Sanemi sah mich an, und in seinen Augen war etwas, das ich nicht ganz deuten konnte – ein Mix aus Verwirrung, Unsicherheit und vielleicht sogar einem Hauch von Zuneigung. „Ai, es ist nicht so, dass..." Er brach ab und fuhr sich durch das Haar, ein Zeichen dafür, dass er nervös war. „Verdammt, Ai, das ist nicht einfach. Ich bin... Ich bin nicht gut in solchen Dingen."

Ich konnte ein kleines Lächeln nicht unterdrücken, trotz der Tränen, die in meinen Augen brannten. „Das hätte ich mir denken können", sagte ich mit einem schwachen Lachen.

Sanemi verzog das Gesicht, als ob er sich ärgerte, dass er mich zum Lachen gebracht hatte. „Es ist nur... Ich bin nicht der Typ für romantisches Zeug. Aber das bedeutet nicht, dass du mir nichts bedeutest. Ganz im Gegenteil..."

Mein Herz machte einen kleinen Sprung. „Wirklich?", fragte ich hoffnungsvoll.

„Ja, verdammt", antwortete er grimmig, aber seine Stimme war weicher als sonst. „Du bist... wichtig für mich, Ai. Vielleicht... vielleicht sogar mehr, als ich zugeben will."

Es war nicht das perfekte Liebesgeständnis, das man sich in Märchen vorstellte, aber es war echt, es war Sanemi – und das war genug für mich. „Das ist alles, was ich hören wollte", flüsterte ich und trat einen Schritt näher an ihn heran.

Sanemi schien immer noch unsicher zu sein, wie er reagieren sollte, doch dann hob er langsam seine Hand und legte sie auf meine Schulter. „Ich... Ich werde versuchen, besser darin zu werden. Aber erwarte nicht zu viel von mir, okay?"
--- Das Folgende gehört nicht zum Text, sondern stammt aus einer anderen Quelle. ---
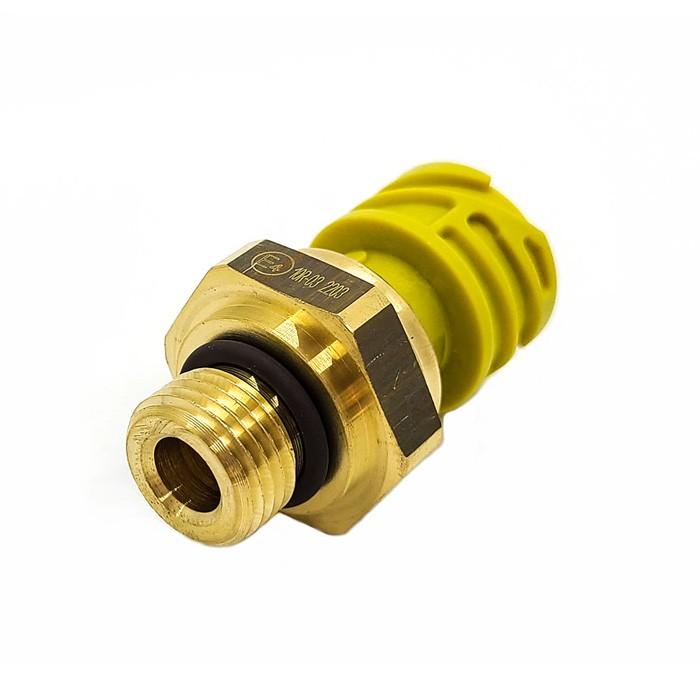 Oil Pressure Sensor 21746206 for Volvo D12 D13 EC240 EC360 EC380 online Oil Pressure Sensor 21746206 for Volvo D12 D13 EC240 EC360 EC380 online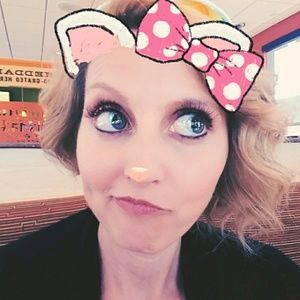 Meet your Posher, Kimberly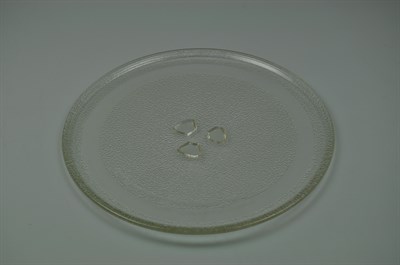 Glasteller, OBH Nordica Mikrowelle - 245 mm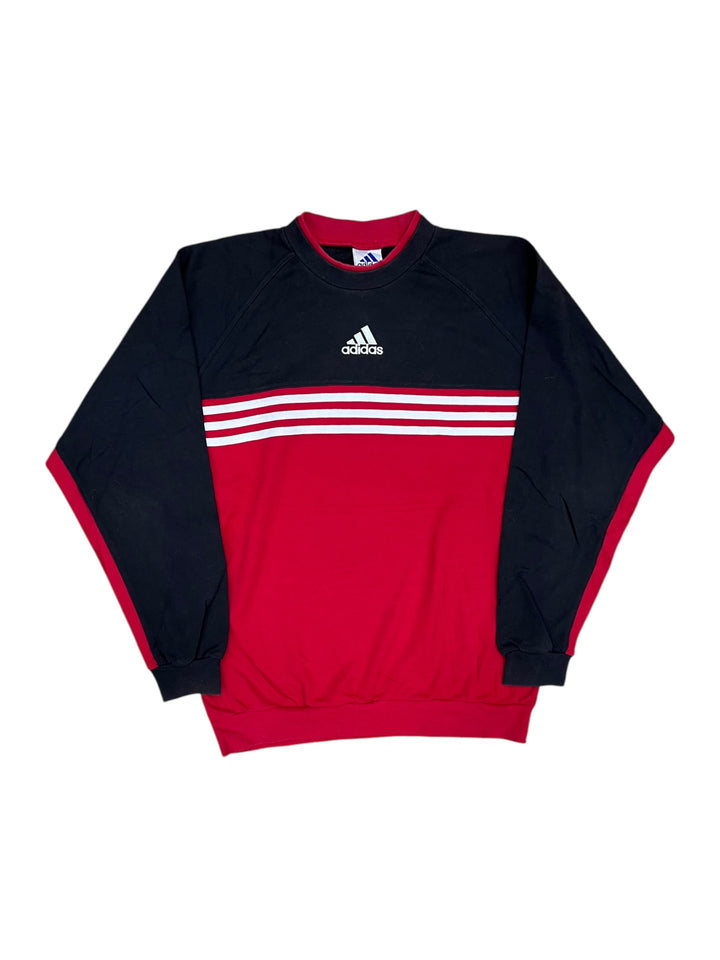 90’s Adidas sweatshirt men’s medium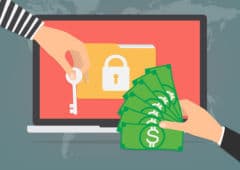 ransomware faille securite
„Ich erwarte nichts", sagte ich leise und sah ihm tief in die Augen. „Nur, dass du ehrlich bist."

Sanemi nickte und schien sich etwas zu entspannen. „Das kann ich tun."

Für einen Moment standen wir einfach nur da, in der Stille des Gartens, umgeben von der warmen Nachmittagssonne. Dann, ganz langsam, zog Sanemi mich in eine vorsichtige Umarmung – als ob er Angst hatte, mich zu zerbrechen, wenn er zu fest zudrücken würde.

„Wir werden sehen, wohin das führt", murmelte er und ich spürte, wie mein Herz vor Freude hüpfte. „Aber mach dir keine falschen Hoffnungen. Ich bin ein verdammt schwieriger Mensch."

Ich lächelte gegen seine Brust und ließ mich in seiner Umarmung sinken. „Schwierig ist okay. Solange du bei mir bleibst."

Sanemi lachte leise, und der Klang war so beruhigend wie das sanfte Rauschen des Windes durch die Bäume. „Ja, das werde ich."